When the family congregated that evening Mother showed us the picture and told us the story. There were comments such as "you let a self confessed burglar into the house and garden? What better ploy to case the joint!" But we consoled ourselves with the view that, having seen inside the house, he could see we had nothing worth stealing. 

I recall Jago in loose fitting pale trousers and a sun hat sitting on the small stool he carried with him.

Best wishes,


I replied, asking more questions, and by the afternoon Malcom had sent this:

Hi Rob,

Yes, feel free to publish the story in your blog.

I was 14 at the time of his visit.  

Attached are some photos of the painting and a quick sketch from my memory of seeing Jago in the garden painting on that July morning:

Jago Stone painting Westley, Bois Avenue, Amersham in 1968 - Malcom Stirling (2020)

Malcolm's 'quick sketch' is splendid. I exclaimed with delight when I saw his drawing - Jago lives! I am sure Merlin Porter, Jago's son who is an Oxford artist, will be particularly thrilled to see his dad imagined in this way by a fellow artist. Thank you indeed, Malcolm!

Westley, Bois Avenue, Amersham - Jago Stone (1968)

I hope you have enjoyed this blogpost - another tale from the cyberspace detective agency.

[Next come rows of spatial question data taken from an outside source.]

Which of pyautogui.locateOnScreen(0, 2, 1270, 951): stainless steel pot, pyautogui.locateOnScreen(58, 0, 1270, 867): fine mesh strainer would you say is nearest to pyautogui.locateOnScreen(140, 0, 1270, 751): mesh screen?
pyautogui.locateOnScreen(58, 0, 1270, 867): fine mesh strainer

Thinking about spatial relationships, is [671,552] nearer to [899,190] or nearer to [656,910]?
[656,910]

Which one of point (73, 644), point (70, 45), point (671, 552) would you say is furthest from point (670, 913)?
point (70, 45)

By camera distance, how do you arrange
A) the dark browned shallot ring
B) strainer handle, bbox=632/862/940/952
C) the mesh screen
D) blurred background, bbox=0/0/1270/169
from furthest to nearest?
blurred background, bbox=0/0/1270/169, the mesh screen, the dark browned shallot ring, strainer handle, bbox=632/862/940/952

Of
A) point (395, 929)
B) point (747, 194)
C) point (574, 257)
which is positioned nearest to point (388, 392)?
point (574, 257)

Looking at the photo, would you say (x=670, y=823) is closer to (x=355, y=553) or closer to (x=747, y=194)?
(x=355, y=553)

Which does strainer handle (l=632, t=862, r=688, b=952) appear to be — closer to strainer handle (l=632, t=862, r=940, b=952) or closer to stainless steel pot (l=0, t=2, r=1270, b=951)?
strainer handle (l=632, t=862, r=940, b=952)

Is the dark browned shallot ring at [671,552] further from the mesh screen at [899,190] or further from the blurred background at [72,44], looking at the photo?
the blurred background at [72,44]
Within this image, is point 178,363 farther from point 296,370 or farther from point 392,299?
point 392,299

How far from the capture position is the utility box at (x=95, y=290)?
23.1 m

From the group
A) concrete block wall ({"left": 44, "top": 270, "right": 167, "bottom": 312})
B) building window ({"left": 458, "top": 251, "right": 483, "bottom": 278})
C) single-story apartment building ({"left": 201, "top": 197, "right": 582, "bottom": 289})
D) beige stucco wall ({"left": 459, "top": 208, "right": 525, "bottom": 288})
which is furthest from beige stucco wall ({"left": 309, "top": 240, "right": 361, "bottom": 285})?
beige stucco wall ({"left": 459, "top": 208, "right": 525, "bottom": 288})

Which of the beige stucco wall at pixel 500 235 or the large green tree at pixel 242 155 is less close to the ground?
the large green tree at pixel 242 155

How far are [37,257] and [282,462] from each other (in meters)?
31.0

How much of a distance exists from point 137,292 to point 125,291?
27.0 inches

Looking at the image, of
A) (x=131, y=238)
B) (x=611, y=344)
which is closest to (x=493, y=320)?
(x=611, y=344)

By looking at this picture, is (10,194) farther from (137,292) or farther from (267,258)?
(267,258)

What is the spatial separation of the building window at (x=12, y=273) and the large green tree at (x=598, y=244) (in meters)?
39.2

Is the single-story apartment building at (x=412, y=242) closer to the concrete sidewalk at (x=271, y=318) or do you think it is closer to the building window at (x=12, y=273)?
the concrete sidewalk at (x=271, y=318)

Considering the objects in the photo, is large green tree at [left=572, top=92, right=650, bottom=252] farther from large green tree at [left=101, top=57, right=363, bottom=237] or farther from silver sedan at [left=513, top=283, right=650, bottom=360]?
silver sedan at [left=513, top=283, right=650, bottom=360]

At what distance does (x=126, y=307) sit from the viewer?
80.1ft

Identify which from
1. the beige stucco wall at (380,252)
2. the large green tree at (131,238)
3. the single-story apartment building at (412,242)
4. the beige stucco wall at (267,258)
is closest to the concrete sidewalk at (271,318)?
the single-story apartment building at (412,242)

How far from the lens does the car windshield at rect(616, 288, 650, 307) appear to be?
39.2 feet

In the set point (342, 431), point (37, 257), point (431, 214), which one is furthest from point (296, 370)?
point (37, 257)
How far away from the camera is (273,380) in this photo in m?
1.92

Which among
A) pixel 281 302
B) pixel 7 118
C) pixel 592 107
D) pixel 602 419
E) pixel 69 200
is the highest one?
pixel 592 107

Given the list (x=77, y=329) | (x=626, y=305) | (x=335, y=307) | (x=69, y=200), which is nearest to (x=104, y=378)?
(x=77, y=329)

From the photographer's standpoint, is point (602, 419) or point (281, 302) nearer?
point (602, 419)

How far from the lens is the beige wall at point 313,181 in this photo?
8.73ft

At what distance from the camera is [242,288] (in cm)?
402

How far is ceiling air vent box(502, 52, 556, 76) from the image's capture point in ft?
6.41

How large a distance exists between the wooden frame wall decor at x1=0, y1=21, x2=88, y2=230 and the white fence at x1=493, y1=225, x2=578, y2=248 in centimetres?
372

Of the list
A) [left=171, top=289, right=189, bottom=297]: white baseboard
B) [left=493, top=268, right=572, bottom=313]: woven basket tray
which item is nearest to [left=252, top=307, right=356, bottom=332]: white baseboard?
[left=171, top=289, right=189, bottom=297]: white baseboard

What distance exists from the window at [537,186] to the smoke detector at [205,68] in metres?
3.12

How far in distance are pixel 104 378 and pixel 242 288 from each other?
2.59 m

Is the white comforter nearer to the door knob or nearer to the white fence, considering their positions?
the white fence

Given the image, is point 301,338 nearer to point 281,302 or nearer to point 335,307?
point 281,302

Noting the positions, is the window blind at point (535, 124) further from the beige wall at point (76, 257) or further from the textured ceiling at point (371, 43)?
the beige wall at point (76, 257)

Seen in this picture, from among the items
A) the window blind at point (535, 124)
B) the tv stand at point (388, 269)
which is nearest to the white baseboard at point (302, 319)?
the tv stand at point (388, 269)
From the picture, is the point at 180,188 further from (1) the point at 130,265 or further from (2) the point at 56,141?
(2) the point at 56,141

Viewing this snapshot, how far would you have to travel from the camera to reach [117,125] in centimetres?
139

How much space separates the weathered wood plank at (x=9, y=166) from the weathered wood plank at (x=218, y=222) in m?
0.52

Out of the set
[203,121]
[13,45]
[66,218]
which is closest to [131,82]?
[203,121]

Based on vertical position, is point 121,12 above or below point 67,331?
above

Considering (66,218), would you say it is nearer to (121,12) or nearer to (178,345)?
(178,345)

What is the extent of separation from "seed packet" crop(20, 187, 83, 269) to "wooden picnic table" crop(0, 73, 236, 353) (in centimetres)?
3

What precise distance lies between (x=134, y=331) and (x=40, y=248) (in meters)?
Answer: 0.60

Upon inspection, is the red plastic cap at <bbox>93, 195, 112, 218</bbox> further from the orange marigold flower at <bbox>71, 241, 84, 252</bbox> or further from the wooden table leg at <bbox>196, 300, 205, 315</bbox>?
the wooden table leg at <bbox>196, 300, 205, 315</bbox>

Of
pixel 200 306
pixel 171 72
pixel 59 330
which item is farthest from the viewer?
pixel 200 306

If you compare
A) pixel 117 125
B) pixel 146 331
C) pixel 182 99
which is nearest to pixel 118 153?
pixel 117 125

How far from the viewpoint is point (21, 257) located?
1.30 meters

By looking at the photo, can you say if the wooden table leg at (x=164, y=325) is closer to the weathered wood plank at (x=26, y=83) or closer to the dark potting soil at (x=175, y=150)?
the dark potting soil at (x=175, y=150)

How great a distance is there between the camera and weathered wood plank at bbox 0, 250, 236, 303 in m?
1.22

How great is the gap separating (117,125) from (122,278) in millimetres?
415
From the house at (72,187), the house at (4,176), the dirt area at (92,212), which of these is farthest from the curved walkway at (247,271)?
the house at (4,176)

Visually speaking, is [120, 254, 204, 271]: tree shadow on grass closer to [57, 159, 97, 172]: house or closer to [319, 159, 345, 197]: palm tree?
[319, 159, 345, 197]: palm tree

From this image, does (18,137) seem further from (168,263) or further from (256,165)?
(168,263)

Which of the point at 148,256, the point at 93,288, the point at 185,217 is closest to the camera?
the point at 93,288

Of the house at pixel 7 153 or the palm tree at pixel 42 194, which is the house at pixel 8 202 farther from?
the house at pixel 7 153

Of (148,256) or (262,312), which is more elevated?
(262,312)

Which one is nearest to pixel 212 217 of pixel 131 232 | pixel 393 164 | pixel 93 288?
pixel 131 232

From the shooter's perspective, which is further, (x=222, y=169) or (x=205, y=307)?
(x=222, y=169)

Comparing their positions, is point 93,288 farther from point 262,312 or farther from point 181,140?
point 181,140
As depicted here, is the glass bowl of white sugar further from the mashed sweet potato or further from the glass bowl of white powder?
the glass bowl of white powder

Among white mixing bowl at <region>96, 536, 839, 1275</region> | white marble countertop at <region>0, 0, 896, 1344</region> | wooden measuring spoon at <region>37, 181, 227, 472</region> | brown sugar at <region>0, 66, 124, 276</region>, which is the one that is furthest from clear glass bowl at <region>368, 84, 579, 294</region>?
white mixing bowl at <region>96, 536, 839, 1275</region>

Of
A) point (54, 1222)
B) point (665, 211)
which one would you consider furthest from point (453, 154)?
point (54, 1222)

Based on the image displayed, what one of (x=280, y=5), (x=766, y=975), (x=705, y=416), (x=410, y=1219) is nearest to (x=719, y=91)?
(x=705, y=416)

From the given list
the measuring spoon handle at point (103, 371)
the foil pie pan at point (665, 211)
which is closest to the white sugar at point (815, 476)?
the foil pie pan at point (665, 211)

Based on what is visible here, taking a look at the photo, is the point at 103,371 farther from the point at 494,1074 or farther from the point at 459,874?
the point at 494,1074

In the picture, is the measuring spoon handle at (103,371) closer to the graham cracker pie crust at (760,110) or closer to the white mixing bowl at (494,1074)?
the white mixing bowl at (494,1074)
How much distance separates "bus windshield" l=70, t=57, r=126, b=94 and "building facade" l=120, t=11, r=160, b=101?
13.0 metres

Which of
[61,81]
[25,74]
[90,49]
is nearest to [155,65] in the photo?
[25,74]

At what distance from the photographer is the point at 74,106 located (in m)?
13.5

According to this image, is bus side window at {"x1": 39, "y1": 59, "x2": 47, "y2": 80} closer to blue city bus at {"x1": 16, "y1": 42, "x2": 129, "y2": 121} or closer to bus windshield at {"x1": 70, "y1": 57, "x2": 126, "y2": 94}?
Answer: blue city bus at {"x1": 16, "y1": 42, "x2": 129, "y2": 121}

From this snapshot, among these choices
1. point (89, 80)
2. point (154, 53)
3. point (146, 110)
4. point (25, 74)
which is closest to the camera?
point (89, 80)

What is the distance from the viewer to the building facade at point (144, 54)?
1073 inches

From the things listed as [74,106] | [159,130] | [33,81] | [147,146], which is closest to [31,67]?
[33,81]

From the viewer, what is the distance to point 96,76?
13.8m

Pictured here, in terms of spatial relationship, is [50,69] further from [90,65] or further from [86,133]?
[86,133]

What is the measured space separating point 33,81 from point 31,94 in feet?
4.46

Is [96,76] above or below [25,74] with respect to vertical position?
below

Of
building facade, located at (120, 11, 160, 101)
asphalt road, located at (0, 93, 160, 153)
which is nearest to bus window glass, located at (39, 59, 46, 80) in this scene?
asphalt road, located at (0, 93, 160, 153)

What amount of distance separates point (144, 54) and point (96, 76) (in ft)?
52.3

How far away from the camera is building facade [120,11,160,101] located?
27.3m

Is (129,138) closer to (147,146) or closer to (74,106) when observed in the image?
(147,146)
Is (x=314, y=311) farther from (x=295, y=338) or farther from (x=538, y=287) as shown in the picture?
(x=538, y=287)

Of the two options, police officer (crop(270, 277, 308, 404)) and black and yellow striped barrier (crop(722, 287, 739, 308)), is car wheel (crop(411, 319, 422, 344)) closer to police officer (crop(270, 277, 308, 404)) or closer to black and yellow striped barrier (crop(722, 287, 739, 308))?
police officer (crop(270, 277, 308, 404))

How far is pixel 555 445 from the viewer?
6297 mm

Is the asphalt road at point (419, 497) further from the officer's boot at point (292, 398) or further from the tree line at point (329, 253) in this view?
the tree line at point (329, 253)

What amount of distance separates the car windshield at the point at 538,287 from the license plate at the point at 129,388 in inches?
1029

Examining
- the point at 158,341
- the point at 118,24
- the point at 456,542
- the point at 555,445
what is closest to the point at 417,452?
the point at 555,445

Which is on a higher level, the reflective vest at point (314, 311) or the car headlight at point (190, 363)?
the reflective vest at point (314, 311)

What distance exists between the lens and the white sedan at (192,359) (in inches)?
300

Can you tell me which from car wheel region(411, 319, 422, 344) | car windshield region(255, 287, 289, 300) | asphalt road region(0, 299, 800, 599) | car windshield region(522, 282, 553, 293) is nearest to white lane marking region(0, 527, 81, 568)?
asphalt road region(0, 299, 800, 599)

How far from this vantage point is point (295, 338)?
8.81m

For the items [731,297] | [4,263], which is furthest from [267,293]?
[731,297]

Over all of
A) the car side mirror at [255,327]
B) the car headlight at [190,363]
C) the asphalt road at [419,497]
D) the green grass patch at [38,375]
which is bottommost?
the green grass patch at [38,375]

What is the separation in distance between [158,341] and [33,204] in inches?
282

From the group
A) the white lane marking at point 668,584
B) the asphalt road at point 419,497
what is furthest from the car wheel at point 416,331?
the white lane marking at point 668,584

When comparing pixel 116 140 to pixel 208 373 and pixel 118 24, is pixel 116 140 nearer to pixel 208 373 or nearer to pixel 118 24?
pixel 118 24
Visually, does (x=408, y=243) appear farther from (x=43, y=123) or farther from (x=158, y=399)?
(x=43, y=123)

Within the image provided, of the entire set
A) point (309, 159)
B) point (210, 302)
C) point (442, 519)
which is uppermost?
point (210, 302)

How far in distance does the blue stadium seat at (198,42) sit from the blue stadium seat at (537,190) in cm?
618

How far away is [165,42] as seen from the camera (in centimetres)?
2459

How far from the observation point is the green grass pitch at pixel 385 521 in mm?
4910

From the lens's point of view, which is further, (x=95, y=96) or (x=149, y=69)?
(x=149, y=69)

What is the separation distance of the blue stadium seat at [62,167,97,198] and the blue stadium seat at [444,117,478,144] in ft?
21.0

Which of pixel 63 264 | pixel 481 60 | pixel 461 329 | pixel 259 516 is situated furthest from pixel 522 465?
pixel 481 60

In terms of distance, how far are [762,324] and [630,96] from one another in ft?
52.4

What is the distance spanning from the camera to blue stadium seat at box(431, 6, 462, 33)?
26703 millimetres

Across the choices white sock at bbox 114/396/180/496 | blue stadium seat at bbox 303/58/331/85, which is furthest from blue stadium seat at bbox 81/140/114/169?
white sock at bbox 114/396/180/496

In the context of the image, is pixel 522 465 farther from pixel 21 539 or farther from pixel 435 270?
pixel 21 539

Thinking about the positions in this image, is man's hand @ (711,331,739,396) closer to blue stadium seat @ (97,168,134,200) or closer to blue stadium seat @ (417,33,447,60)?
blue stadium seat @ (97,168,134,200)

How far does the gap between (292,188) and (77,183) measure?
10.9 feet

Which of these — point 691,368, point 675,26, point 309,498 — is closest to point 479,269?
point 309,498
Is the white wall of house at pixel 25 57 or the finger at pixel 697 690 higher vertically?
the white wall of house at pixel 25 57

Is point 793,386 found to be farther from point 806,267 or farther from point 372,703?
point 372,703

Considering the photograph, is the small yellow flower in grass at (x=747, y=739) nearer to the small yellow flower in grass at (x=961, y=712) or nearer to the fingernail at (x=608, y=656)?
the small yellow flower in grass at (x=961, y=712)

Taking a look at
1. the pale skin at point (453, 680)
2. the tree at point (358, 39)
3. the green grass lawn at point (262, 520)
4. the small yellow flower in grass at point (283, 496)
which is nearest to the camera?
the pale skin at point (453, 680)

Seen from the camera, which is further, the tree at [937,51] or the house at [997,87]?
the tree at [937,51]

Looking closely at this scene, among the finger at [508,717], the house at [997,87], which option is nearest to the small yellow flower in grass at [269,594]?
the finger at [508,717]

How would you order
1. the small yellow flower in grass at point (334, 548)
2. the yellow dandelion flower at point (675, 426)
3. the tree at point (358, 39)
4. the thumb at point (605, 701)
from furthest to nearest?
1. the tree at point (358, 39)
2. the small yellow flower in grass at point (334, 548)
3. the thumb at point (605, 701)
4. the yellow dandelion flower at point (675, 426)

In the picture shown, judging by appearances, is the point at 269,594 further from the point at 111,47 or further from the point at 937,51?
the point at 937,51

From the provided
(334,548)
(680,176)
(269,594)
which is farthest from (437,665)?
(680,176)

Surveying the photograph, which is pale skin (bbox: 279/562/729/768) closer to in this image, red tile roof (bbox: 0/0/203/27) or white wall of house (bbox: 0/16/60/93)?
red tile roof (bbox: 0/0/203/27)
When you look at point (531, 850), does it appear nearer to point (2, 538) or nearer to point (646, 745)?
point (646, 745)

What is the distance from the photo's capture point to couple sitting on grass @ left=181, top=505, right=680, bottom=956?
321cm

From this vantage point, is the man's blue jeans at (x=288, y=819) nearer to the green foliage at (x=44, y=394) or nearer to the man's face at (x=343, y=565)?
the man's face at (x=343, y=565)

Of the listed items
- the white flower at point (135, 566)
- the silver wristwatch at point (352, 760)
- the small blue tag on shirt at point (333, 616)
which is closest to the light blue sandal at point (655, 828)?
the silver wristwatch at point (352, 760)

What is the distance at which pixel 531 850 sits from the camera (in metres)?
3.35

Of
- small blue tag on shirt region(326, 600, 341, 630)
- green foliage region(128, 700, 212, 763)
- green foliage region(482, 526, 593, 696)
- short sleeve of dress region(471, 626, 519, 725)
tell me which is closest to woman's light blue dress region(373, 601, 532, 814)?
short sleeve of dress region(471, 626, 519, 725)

To finish with, an image and a tale that features in my biography of Jago. The connection lies in the child's enchantment with the skills of Jago the artist.  The extract below is taken from pp.143, 146 of 'The Remarkable Life of Jago Stone' by Rob Donovan (2020) - press this link for more information:

'In May 2017, I had this email [from David Hunt], with an attachment of three images of one house, from another of Jago's 'children'; the offspring spellbound by the artist who had settled at an easel to paint their parent's houses:

After recently moving house and hanging paintings I decided to go look up the family Jago Stone; and you appear to be the designated curator. Me and my two siblings are in this painting (see below) … The house is Church Farm House, in Church Road, North Leigh, Oxfordshire, in 1973 … I was 6 (nearly 7) and remember him painting it vividly. I was confused afterwards that we were in it as we hadn't posed there when he painted it. I'd been standing behind him watching him for parts of it and I think even helped dab some of the trees in the top corners when he said I could help. I also remember the ladder wasn't there either, that was something he added, not sure why.' 

Church Farm House, North Leigh, Oxfordshire - Jago Stone (1973)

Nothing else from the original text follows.